**DATA RECORDS:**
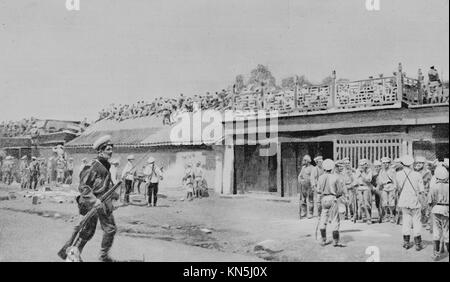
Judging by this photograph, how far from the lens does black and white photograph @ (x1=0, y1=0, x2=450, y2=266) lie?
6621 millimetres

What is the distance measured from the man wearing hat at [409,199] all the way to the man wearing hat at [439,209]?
0.18 metres

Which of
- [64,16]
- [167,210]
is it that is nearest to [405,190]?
[167,210]

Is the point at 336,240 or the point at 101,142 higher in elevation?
the point at 101,142

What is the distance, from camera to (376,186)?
22.6 feet

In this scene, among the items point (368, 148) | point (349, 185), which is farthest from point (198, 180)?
point (368, 148)

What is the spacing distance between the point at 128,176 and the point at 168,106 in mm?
1345

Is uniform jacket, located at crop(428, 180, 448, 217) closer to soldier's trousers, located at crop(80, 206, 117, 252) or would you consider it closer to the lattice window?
the lattice window

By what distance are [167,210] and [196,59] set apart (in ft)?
8.19

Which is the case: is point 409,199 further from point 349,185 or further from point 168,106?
point 168,106

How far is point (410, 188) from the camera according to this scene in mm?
6352

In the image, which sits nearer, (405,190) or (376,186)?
(405,190)
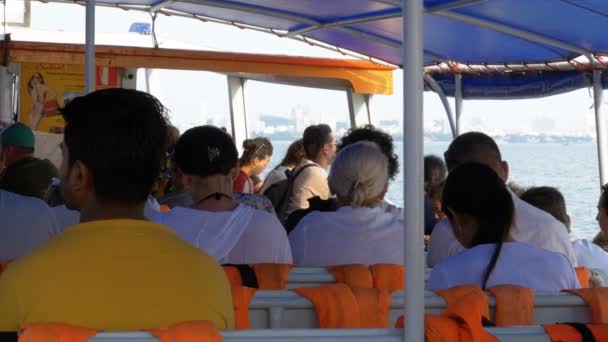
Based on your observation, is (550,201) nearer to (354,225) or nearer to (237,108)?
(354,225)

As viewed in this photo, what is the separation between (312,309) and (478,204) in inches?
47.1

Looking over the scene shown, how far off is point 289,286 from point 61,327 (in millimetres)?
Answer: 1327

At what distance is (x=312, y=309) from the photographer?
2.45 m

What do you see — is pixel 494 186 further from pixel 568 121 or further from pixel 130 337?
pixel 568 121

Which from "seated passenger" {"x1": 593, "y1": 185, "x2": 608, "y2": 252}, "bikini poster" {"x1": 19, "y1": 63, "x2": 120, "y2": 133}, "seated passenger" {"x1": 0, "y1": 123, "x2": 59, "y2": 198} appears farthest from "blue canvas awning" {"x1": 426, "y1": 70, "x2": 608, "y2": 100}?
"seated passenger" {"x1": 0, "y1": 123, "x2": 59, "y2": 198}

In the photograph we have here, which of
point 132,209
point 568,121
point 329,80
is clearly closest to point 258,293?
point 132,209

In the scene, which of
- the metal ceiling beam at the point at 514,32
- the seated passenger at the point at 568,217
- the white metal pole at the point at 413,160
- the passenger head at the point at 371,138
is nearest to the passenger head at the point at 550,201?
the seated passenger at the point at 568,217

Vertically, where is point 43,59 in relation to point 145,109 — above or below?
above

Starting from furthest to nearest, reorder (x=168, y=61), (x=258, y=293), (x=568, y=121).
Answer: (x=568, y=121)
(x=168, y=61)
(x=258, y=293)

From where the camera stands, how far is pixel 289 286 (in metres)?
3.07

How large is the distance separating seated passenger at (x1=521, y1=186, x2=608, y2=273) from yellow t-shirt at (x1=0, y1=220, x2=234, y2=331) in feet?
10.1

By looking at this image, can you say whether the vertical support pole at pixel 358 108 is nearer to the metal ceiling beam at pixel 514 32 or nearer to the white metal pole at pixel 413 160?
the metal ceiling beam at pixel 514 32

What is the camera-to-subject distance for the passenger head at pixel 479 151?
15.4 feet

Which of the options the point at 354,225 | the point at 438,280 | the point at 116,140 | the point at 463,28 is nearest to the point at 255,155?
the point at 463,28
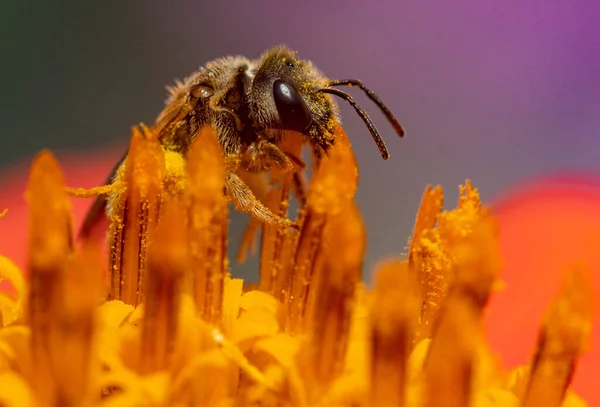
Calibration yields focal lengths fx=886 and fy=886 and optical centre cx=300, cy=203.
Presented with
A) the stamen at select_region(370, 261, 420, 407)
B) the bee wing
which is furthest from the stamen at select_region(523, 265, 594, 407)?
the bee wing

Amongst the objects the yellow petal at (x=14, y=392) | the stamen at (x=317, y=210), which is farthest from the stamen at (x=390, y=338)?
the yellow petal at (x=14, y=392)

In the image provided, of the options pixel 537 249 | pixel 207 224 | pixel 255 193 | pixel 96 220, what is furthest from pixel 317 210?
pixel 537 249

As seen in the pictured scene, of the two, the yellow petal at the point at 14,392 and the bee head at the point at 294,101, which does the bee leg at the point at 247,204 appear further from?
the yellow petal at the point at 14,392

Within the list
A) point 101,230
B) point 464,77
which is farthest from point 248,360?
point 464,77

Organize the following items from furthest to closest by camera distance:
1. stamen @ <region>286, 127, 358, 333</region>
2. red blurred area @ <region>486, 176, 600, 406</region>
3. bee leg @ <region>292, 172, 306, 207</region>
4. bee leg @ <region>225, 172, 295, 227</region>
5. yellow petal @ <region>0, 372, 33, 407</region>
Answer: red blurred area @ <region>486, 176, 600, 406</region>, bee leg @ <region>292, 172, 306, 207</region>, bee leg @ <region>225, 172, 295, 227</region>, stamen @ <region>286, 127, 358, 333</region>, yellow petal @ <region>0, 372, 33, 407</region>

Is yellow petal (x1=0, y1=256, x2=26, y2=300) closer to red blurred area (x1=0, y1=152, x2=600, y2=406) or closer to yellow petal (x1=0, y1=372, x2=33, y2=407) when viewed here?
yellow petal (x1=0, y1=372, x2=33, y2=407)

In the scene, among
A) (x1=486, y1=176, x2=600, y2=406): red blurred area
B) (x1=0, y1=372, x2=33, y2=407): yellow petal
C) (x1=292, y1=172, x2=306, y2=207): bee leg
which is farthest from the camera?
(x1=486, y1=176, x2=600, y2=406): red blurred area
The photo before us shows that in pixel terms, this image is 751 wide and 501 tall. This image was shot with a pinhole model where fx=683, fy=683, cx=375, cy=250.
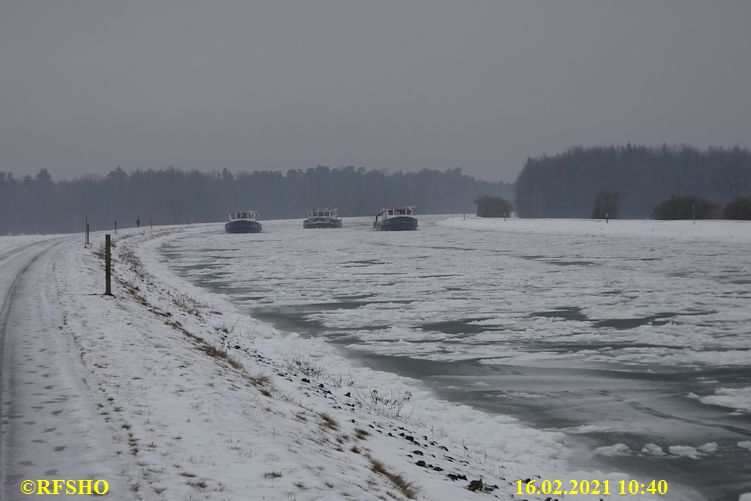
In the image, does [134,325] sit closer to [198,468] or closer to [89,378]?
[89,378]

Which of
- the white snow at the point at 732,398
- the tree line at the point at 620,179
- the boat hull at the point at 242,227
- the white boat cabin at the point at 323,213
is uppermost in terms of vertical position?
the tree line at the point at 620,179

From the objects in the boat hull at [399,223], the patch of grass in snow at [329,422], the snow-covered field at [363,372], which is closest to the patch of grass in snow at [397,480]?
the snow-covered field at [363,372]

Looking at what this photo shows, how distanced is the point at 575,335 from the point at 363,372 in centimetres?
501

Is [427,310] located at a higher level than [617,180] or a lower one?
lower

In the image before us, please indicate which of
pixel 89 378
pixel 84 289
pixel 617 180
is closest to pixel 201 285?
pixel 84 289

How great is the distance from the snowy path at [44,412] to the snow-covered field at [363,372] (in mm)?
40

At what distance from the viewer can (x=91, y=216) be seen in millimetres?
173250

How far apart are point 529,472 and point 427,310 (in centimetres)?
1077

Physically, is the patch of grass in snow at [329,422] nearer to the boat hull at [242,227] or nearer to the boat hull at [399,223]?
the boat hull at [399,223]

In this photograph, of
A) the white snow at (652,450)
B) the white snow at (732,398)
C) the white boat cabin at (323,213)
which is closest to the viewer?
the white snow at (652,450)

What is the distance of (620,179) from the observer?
508 feet

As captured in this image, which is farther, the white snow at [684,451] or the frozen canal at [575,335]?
the frozen canal at [575,335]

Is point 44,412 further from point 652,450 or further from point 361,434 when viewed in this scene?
point 652,450

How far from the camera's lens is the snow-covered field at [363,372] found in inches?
240
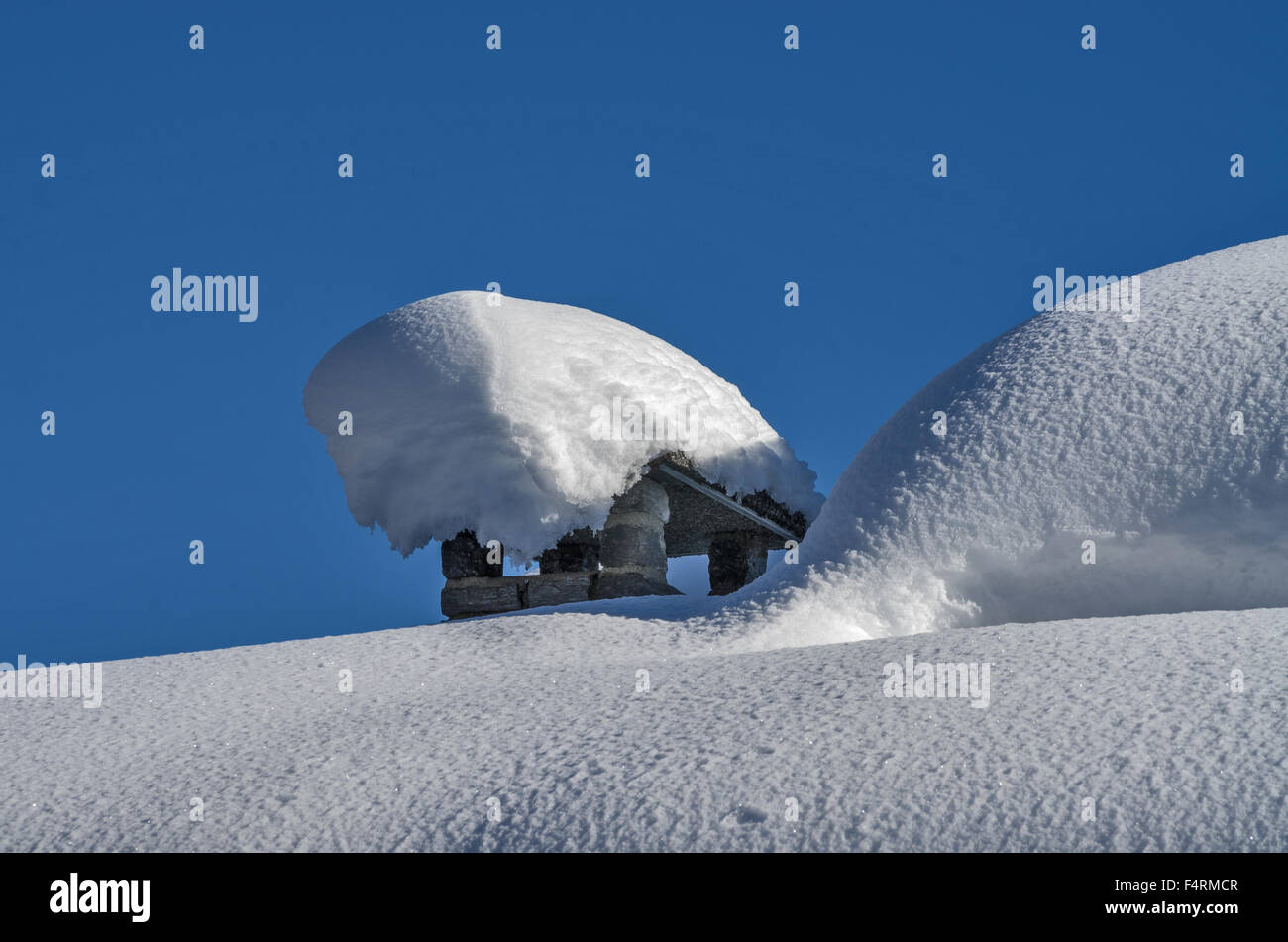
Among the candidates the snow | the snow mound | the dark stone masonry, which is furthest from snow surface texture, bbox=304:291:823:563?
the snow mound

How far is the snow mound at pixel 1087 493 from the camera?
13.4ft

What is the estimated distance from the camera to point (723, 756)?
9.04 feet

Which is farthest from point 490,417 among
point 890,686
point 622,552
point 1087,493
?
point 890,686

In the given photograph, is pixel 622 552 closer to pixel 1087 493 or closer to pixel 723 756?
pixel 1087 493

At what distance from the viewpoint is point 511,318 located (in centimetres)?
842

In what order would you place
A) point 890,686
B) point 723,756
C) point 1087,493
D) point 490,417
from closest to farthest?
point 723,756
point 890,686
point 1087,493
point 490,417

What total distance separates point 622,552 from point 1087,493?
5.82m

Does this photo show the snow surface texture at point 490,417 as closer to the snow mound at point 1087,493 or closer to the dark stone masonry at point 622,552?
the dark stone masonry at point 622,552

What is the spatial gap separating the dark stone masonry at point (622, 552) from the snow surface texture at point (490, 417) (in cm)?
66

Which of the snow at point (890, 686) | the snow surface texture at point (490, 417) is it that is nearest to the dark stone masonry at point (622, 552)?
the snow surface texture at point (490, 417)

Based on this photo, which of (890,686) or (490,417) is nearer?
(890,686)

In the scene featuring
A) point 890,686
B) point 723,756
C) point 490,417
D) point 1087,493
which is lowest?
point 723,756
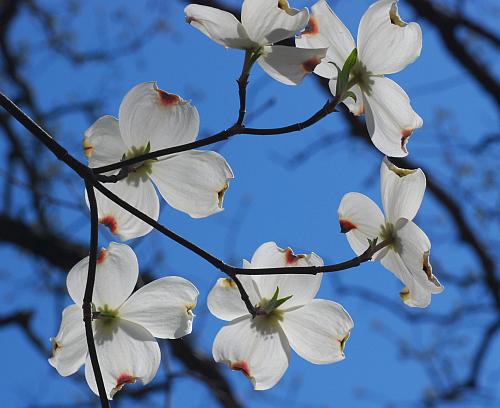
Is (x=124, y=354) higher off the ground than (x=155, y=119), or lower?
lower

**INSTRUCTIONS TO FOLLOW:** Reproduce word for word the part of the listing above that opens with the line containing "In the scene, which of" and closes with the line containing "- the passenger head at the point at 371,138", both lines included.

**FULL SOLUTION:**
In the scene, which of
- the metal ceiling beam at the point at 514,32
- the seated passenger at the point at 568,217
- the white metal pole at the point at 413,160
- the passenger head at the point at 371,138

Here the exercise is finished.